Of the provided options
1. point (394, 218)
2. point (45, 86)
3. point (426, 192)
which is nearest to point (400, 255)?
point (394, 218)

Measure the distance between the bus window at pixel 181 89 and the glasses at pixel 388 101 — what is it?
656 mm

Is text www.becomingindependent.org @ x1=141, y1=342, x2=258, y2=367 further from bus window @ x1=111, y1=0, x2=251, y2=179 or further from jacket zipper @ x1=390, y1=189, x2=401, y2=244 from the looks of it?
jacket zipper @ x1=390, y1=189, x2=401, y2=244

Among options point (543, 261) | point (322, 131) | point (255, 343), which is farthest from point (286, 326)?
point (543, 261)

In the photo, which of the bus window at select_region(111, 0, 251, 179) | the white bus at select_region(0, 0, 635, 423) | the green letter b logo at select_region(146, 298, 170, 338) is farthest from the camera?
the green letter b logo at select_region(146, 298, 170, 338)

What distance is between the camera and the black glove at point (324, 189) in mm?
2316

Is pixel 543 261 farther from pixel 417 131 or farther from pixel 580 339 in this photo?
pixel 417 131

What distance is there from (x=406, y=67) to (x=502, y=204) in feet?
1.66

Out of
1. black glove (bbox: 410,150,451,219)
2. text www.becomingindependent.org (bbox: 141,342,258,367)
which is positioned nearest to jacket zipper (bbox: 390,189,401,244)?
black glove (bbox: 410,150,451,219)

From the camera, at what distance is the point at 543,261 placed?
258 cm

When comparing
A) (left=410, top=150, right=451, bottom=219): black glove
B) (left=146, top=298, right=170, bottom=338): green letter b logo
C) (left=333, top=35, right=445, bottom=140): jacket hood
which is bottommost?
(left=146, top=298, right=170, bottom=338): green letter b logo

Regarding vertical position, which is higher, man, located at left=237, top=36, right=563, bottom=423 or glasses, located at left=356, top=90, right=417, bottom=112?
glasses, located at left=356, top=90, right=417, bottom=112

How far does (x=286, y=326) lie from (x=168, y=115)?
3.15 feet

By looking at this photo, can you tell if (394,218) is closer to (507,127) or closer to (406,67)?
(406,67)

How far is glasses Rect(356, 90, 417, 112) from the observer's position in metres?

------------

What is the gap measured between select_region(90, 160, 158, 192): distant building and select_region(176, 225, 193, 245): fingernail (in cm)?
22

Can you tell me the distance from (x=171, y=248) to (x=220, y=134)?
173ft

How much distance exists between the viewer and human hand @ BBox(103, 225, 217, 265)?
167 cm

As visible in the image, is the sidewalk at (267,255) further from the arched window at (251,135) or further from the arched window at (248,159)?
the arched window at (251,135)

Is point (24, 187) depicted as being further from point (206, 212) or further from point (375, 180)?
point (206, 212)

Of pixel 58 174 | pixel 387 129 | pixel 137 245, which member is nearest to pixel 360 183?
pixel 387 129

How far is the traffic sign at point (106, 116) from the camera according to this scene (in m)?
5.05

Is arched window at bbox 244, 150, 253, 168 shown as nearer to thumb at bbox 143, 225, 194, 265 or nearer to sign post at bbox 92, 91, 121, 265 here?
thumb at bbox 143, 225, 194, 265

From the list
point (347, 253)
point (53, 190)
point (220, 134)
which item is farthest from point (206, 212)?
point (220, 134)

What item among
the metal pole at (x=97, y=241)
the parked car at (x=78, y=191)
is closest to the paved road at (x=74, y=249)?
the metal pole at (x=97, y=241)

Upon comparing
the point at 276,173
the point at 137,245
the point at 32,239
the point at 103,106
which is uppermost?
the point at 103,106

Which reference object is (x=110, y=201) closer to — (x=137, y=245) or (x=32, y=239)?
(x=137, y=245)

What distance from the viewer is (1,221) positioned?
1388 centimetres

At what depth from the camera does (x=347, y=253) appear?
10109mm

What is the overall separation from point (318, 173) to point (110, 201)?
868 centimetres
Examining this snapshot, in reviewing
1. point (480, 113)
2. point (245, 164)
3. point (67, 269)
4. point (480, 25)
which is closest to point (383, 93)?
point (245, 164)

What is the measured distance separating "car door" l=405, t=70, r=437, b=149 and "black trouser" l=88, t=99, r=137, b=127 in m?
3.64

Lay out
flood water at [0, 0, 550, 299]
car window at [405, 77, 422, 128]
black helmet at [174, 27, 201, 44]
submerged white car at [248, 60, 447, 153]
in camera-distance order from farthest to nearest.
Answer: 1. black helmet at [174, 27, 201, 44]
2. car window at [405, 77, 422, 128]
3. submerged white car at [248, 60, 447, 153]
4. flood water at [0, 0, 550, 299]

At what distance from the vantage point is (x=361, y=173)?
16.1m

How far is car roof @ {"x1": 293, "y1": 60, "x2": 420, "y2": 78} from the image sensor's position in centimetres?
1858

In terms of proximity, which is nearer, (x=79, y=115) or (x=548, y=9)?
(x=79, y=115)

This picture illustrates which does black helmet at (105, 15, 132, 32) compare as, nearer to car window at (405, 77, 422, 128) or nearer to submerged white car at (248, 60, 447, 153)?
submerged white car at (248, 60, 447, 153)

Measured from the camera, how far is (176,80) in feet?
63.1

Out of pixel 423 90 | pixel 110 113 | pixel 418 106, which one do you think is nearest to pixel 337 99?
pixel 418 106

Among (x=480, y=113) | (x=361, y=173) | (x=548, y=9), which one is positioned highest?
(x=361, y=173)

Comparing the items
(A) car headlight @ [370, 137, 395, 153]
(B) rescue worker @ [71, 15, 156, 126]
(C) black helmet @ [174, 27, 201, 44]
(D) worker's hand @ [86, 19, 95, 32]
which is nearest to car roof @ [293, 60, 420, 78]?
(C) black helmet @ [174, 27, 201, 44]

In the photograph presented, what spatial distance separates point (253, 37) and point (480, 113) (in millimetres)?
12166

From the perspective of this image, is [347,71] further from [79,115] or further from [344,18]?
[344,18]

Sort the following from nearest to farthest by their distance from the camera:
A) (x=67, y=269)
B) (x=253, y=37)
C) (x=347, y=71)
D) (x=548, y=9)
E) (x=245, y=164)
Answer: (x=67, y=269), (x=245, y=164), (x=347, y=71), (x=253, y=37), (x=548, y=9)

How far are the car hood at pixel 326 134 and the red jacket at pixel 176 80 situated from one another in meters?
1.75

------------

THE TASK =
Count the lines of the records above that contain the word "helmet", treating case as significant, and give only the number.

RESPONSE TO THE EXERCISE =
5